Sedang tugas kedua dilimpahkan kepada CIA. Salah satu agennya bernama Guy Pauker yang
bergabung dengan RAND Corporation mendekati sejumlah perwira tinggi lewat salah
seorang yang dikatakan berhasil direkrut CIA, yakni Deputi Dan Seskoad Kol.
Soewarto. Dan Intel Achmad Soekendro juga dikenal dekat dengan CIA.
Lewat
orang inilah, komplotan AS, mendekati militer. Suharto adalah murid dari
Soewarto di Seskoad. Di Seskoad inilah para intelektuil binaan AS diberi
kesempatan mengajar para perwira. Terbentuklah jalinan kerjasama antara
sipil-militer yang pro-AS.
Paska
tragedi 1965 dan pembantaian rakyat Indonesia, yang dituduh komunis,
dan kelompok ini mulai membangun ‘Indonesia Baru’. Para doktor ekonomi
yang mendapat binaan dari Ford kembali ke Indonesia dan segera bergabung dengan
kelompok ini, di antaranya Emil Salim.
Suharto
kemudian membentuk Trium-Virat (pemerintahan bersama tiga kaki) dengan Adam
Malik dan Sri Sultan Hamengkubuwono IX. Ransom menulis, “Pada 12 April 1967, Sultan mengumumkan satu pernyataan politik yang
amat penting yakni garis besar program ekonomi rezim baru itu yang
intinya menegaskan mereka akan membawa Indonesia kembali ke pangkuan
Imperialis. Kebijakan tersebut ditulis oleh
Widjojo dan Sadli.”
Ransom
melanjuntukan, “Dalam merinci lebih
lanjut program ekonomi yang baru saja digariskan Sultan, para teknokrat
dibimbing oleh AS”. Kemudian saat Widjojo kebingungan dalam menyusun
program stabilisasi ekonomi, AID mendatangkan David Cole, ekonom Harvard yang
baru saja membuat regulasi perbankan di Korea Selatan untuk membantu
Widjojo.
Sadli
juga sama, meski sudah doktor, tapi masih memerlukan “bimbingan”. Menurut
seorang pegawai Kedubes AS, “Sadli
benar-benar tidak tahu bagaimana seharusnya membuat suatu regulasi Penanaman
Modal Asing.
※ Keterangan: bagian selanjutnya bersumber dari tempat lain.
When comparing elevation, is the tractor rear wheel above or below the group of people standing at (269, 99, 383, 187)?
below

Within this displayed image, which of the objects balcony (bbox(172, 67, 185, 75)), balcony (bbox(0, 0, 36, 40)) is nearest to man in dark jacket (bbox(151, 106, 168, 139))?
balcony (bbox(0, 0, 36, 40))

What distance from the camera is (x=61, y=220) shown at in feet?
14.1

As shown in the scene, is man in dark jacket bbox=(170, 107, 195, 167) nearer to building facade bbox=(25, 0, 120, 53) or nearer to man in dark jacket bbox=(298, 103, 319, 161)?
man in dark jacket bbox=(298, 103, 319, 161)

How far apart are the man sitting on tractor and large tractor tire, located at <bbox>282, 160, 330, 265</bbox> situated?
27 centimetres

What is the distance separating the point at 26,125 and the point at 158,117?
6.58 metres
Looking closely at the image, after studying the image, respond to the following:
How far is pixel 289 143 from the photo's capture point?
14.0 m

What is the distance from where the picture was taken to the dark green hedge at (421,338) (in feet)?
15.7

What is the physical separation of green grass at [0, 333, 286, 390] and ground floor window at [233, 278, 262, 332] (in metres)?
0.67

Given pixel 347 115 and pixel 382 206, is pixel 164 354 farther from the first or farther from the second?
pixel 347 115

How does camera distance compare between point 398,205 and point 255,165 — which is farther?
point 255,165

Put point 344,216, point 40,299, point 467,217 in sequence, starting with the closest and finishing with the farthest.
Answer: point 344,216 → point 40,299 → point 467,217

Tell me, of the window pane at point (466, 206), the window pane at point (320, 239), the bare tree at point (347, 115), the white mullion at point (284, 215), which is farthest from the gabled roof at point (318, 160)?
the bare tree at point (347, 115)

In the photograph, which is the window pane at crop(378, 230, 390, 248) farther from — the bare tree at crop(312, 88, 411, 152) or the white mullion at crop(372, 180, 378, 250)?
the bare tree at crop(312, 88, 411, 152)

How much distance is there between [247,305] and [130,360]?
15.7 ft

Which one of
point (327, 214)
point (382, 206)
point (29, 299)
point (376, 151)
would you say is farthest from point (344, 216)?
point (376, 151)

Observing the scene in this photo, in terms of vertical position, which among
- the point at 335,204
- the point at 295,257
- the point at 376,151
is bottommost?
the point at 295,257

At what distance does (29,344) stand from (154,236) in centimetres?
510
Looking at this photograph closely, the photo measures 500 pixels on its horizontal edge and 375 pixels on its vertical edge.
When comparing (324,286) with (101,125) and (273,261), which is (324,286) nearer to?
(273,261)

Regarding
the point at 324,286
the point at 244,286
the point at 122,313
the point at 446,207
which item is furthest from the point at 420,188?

Dia harus mendapatkan banyak dari Kedutaan Besar Amerika Serikat”
Ini
merupakan tahap awal dari program Rancangan Pembangunan Lima Tahunan (Repelita) Suharto, yang disusun oleh para
ekonom Indonesia didikan AS, yang masih secara langsung dibimbing oleh para
ekonom AS sendiri dengan kerjasama dari berbagai yayasan yang ada.
Juni
1968, Suharto secara diam-diam dan mendadak mengadakan reuni dengan orang-orang
binaan Ford, yang dikenal sebagai “Mafia
Berkeley” (untuk merancangkan susunan Kabinet Pembangunan dan badan-badan
penting tingkat tinggi lainnya).
Sebagai Menteri Perdagangan ditunjuk Dekan FEUI
Prof.Dr. Sumitro Djojohadikusumo (Doctor of Philosophy dari Rotterdam), Ketua BPPN
ditunjuk Widjojo Nitisastro (Doctor of Philosophy Berkeley, 1961), Wakil
Ketua BPN ditunjuk Emil Salim (Doctor of Philosophy, Berkeley, 1964 ), Dirjen
Pemasaran dan Perdagangan ditunjuk Subroto (Doctor of Philosophy dari Harvard,
1964), Menteri Keuangan ditunjuk Ali Wardhana (Doctor of Philosophy, Berkeley,
1962), Ketua Team PMA Moh. Sadli (Master of Science, MIT, 1956), Sekjen
Departemen Perindustrian ditunjuk Barli Halim (MBA Berkeley, 1959),
sedang Sudjatmoko, penasehat Adam Malik, diangkat jadi Duta Besar di
Washington, posisi kunci poros Jakarta-Washington.
Tim ekonomi “Indonesia Baru ini bekerja dengan arahan langsung dari Tim Studi Pembangunan Harvard
(Development Advisory Service, DAS) yang dibiayai Ford Foundation. “Kami bekerja di belakang layar” ujar
Wakil Direktur DAS Lister Gordon.
AS segera membackup penguasa baru ini dengan
segenap daya sehingga stabilitas ekonomi Indonesia yang sengaja dirusak oleh AS pada masa sebelum
1965 bisa sedikit demi sedikit dipulihkan. Mereka inilah yang berada dibelakang
Repelita yang mulai dijalankan pada awal 1969, dengan mengutamakan penanaman
modal asing dan swasembada hasil pertanian.
Dalam banyak kasus, pejabat birokrasi pusat
mengandalkan pejabat militer di daerah-daerah untuk mengawasi kelancaran
program Ford ini. Mereka
bekerjasama dengan para tokoh daerah yang terdiri dari para tuan tanah dan
pejabat administratif. Terbentuklah kelompok baru di daerah-daerah yang bekerja
untuk memperkaya diri dan keluarganya. Mereka, kelompok pusat dan kelompok
daerah, bersimbiosis-mutualisme. Mereka juga menindas para petani yang bekerja
di lapangan.
Benih
Orde Baru tumbuh di atas genangan darah dan tetesan air mata rakyatnya. Arah
pembangunan (Repelita) didesain sesuai dengan keinginan Washington dengan
mengutamakan eksploitasi segenap kekayaan alam bumi Indonesia yang dikeruk
habis-habisan dan diangkut ke luar guna memperkaya negeri-negeri Barat.